07 May 2014

Last Night I Had the Strangest Dream

I called my Dad from the top of the tree on beautiful sunny day in the middle of the afternoon. “I've been treed by a grizzly. I’m in Yellowstone. I just want you and Mom to know that I love you. Tell her for me will you? No, I don’t have a gun - just please tell her I love her. I love you too. Bye.” After making peace, I let go and rushed toward a sure end. As I drifted from the top of the tree to the back of the bear I wondered who was in the tree with me. As my hands clasped fistfuls of fur the angry bear transformed into a lion. Once it was a lion, I no longer clung to it, rather I wrestled. I wrestled for my life in the trenches of sure loss. We tumbled through the forest, the lion swatting and biting at me with the might of its ancestors while I held it’s neck while throwing hay-makers with tornado momentum. Soon the lion settled, and I tamed her. Tranquility had settled in the heart of beast and man.

I walked to a small, unassuming cabin deeper still in the forest. The timber that made the walls stretched out as wide arms welcoming me. I fell in. As I opened the door, inside awaited my friends and family. We celebrated with a jubilation so radiant no mistake would be made, this was a festival in honor of the gladiatorial bout that had passed moments ago. All in attendance, all of you, already knew. News traveled fast here. As we drank and feasted into the night, the only pause was to dance.

Soon I was called back outside. I left the warmth and comfort of my family and friends to meld with the peaceful void of the night air. I walked alone. In the darkest of nights I walked, where a horizon was nonexistent and up was only known by moon holding her, as it led me away and into the valley. It was here, at the center of the valley, in the grey snow of the night I heard my father yell in the same manner he would yell for me when I was a child playing in the woods and fields of my grandfather’s farm. “Tyler - WOLVES!”

And with that thunderous beckoning, my eyes lifted to see hundreds of wolves descend on all sides of the valley. As they approached I did nothing except fill my lungs with the silence. The silence cocooned in my throat before floating away as the beautiful song of the wolf. I howled, and howled until every last wolf was in the valley sitting or lying next to me. Soon three magnificent wolves came from the forest, and as they stood next to me they shed their fur to become human. The middle wolf became a middle aged man with grey hair in a ponytail, and a beard to match. He smiled and his eyes beamed a warm welcome towards me. The wolf to his right became a man my age; it was his son.
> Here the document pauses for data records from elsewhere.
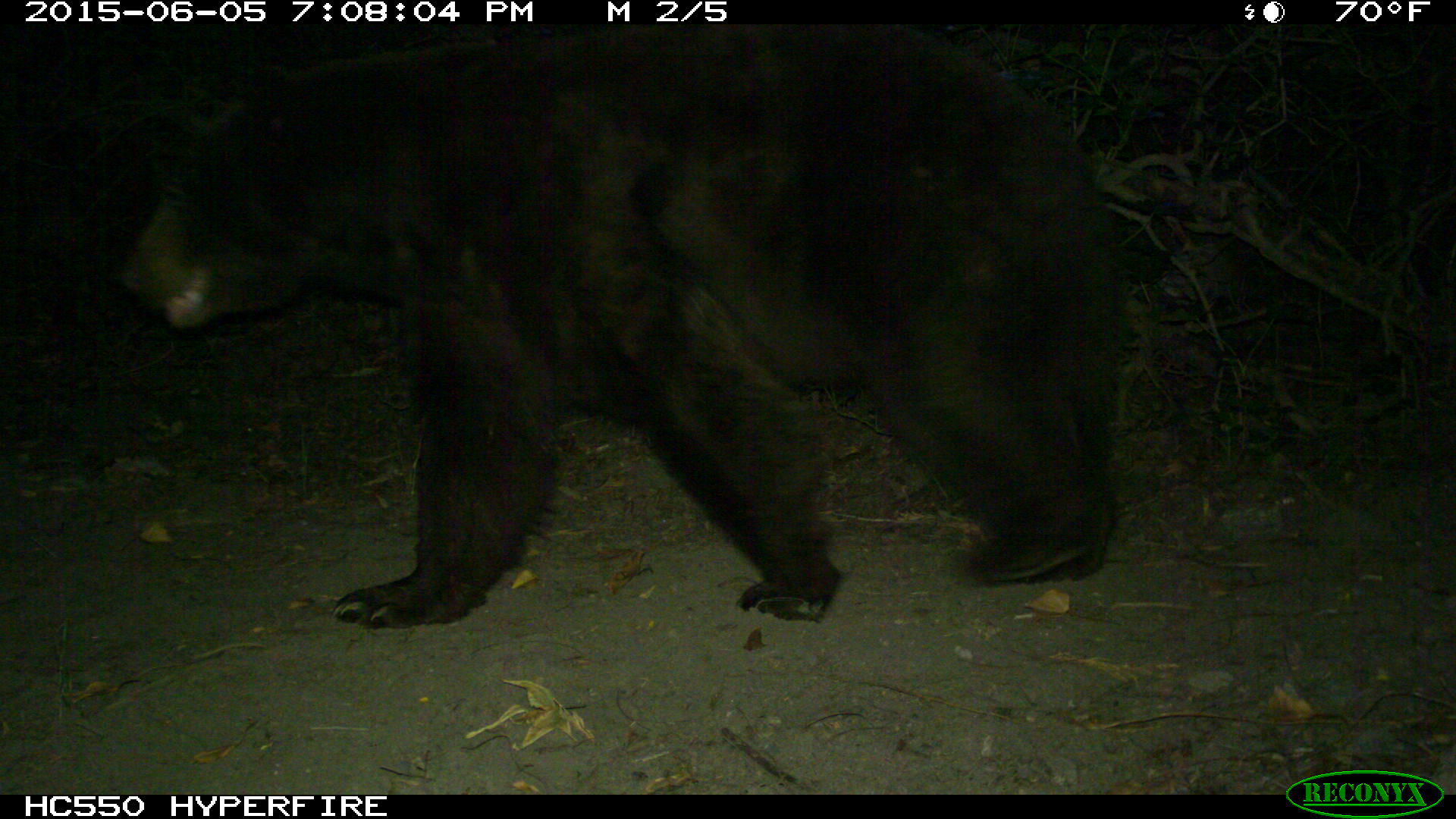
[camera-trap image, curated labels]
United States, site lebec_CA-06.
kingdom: Animalia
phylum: Chordata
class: Mammalia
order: Carnivora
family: Ursidae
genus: Ursus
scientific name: Ursus americanus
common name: american black bear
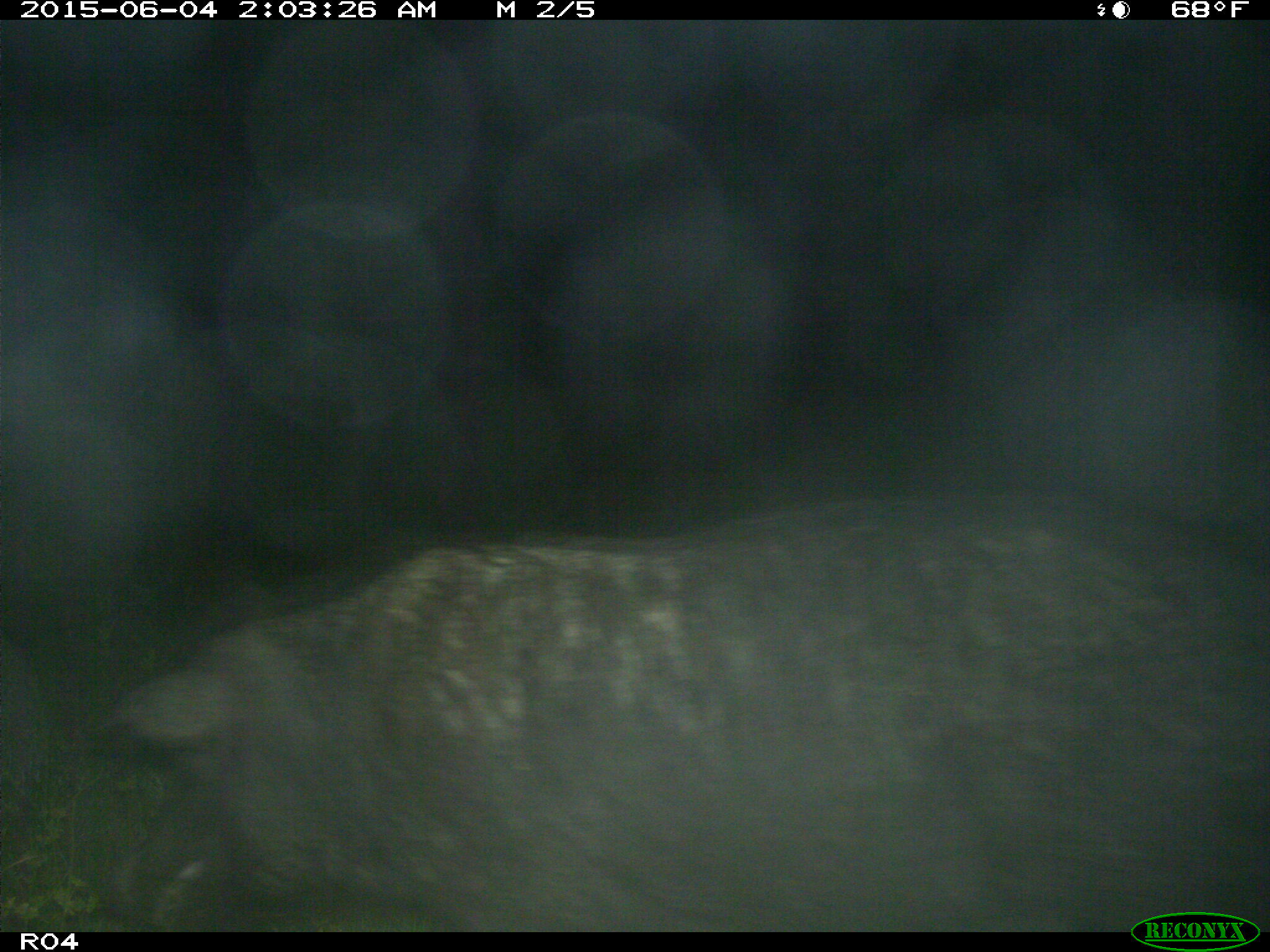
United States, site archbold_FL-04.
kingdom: Animalia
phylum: Chordata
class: Mammalia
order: Artiodactyla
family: Suidae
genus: Sus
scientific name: Sus scrofa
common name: wild boar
Sus scrofa (wild boar).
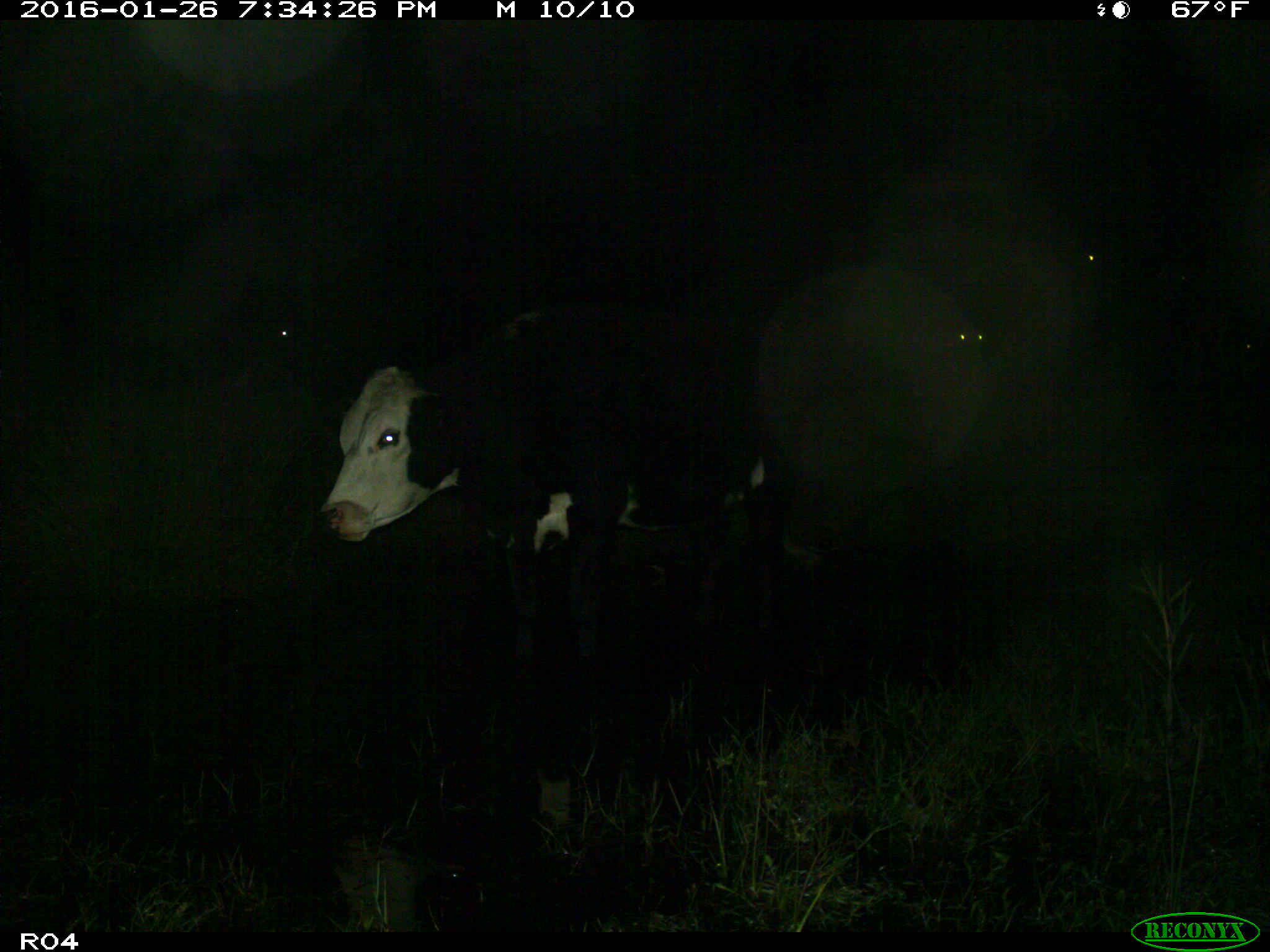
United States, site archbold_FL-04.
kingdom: Animalia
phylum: Chordata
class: Mammalia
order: Artiodactyla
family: Bovidae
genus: Bos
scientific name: Bos taurus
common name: domestic cow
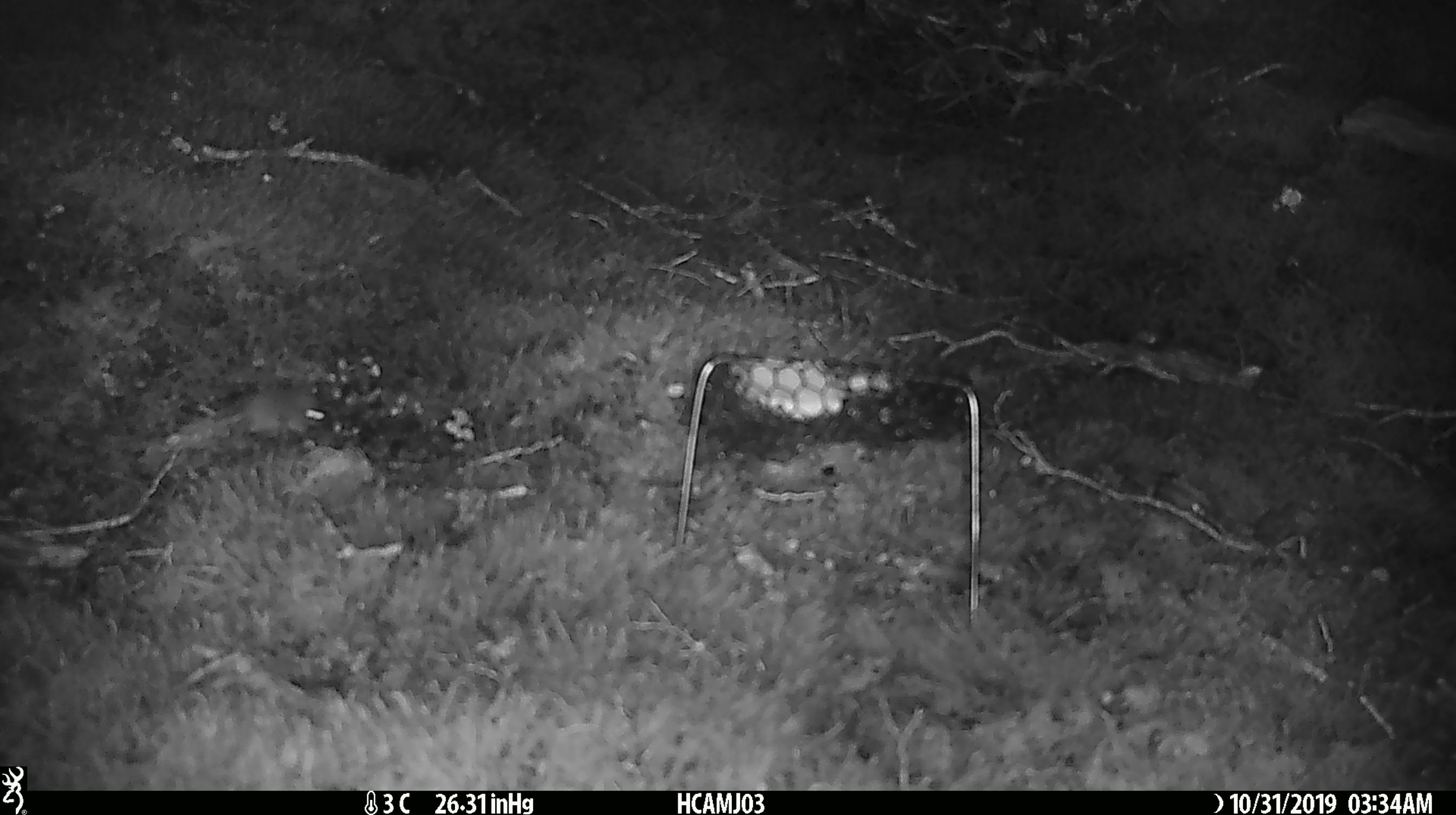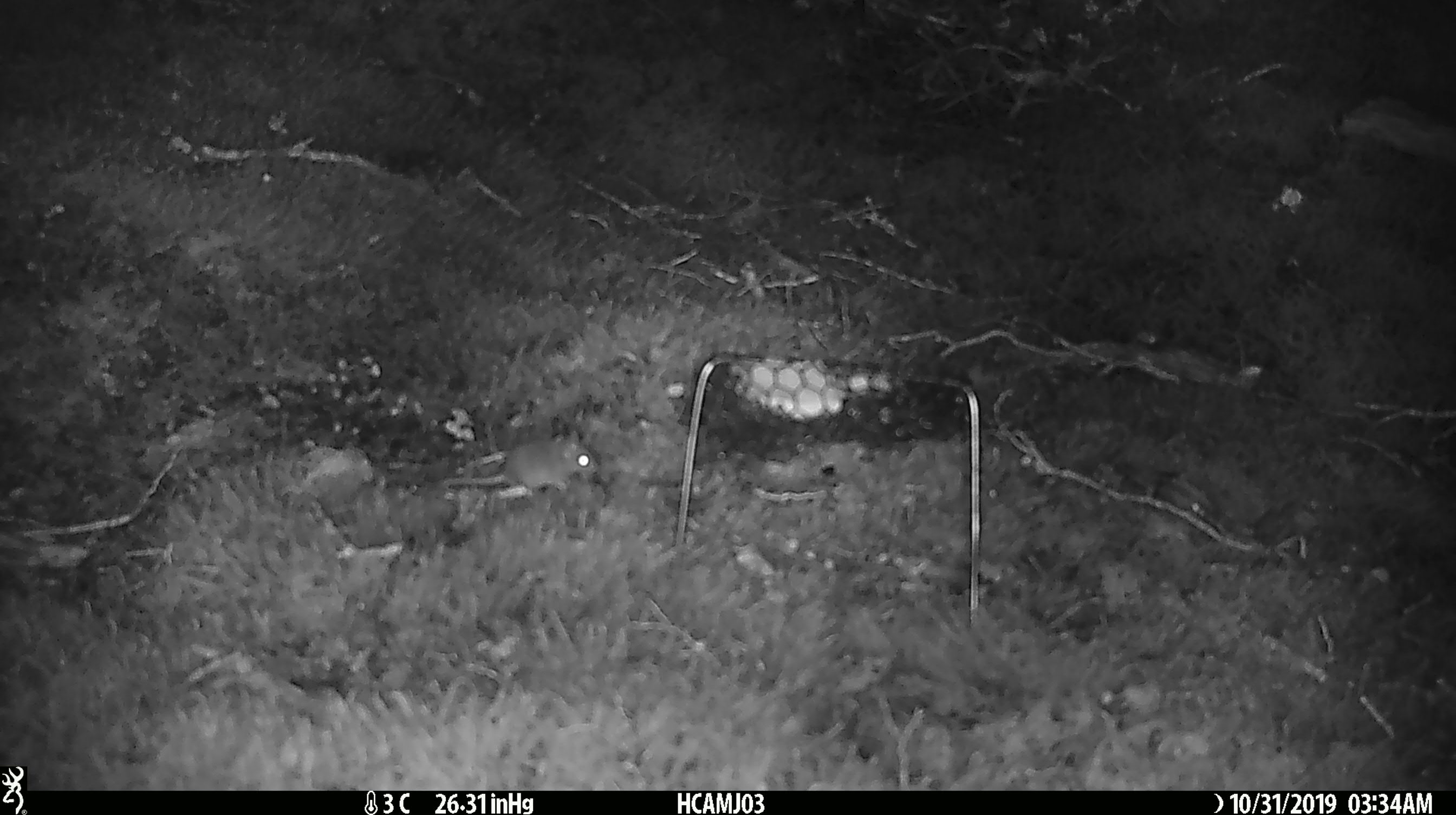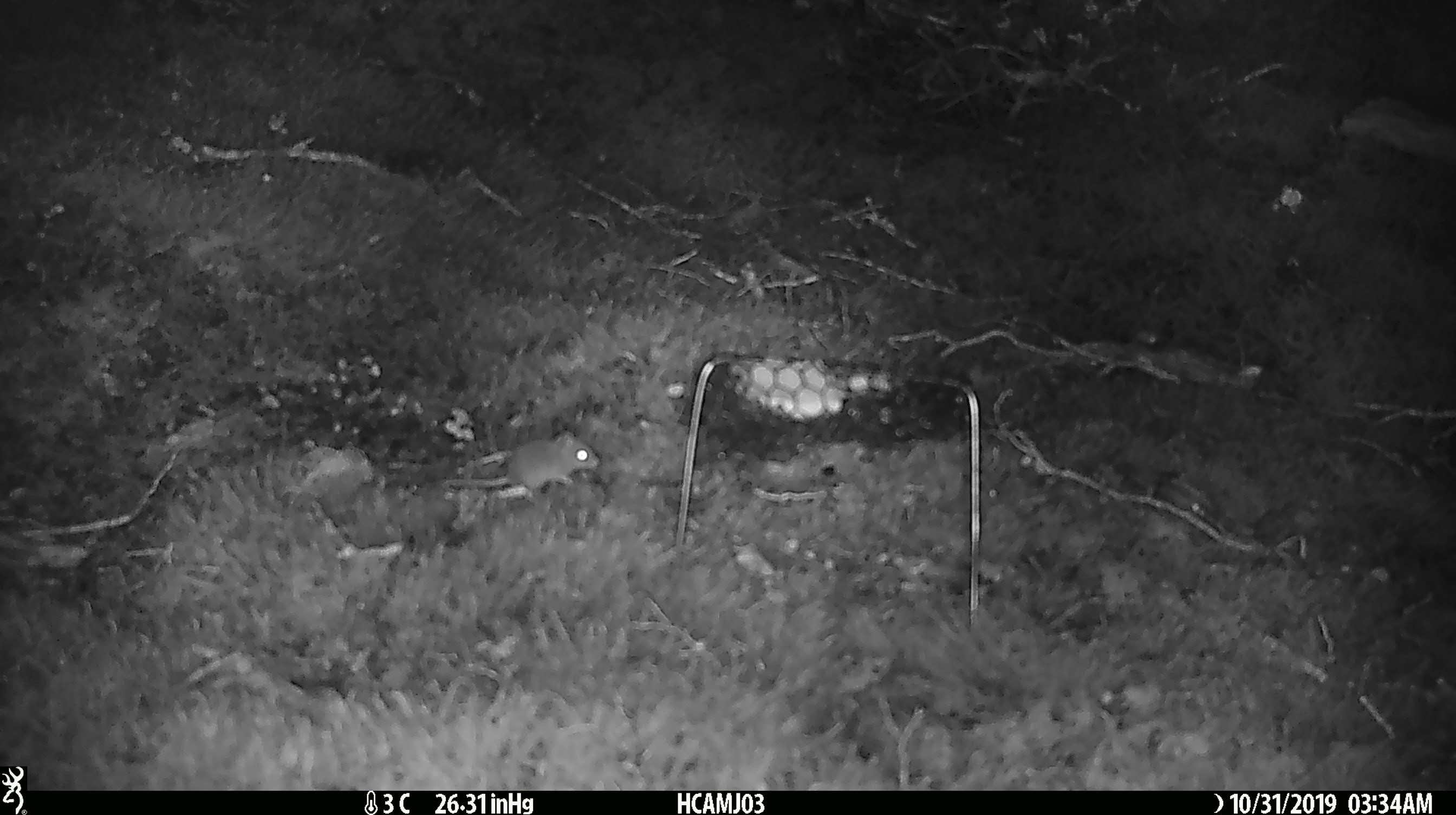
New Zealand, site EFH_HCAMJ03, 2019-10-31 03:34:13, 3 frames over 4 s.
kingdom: Animalia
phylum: Chordata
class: Mammalia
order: Rodentia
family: Muridae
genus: Mus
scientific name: Mus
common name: mouse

He too had a ponytail and beard, only black and not as long. He approached me, smiled, and shook my hand. Finally the third wolf transformed into a beautiful blond woman. She was his daughter and her beauty left a radiance in every one of my five senses. She smiled at me, I howled, and we started sniffing one another’s butts. Not in a glorious imagined fashion but, in the same excited stupid circle dogs walk when neither one of them will stop as they sniff. This was my dream.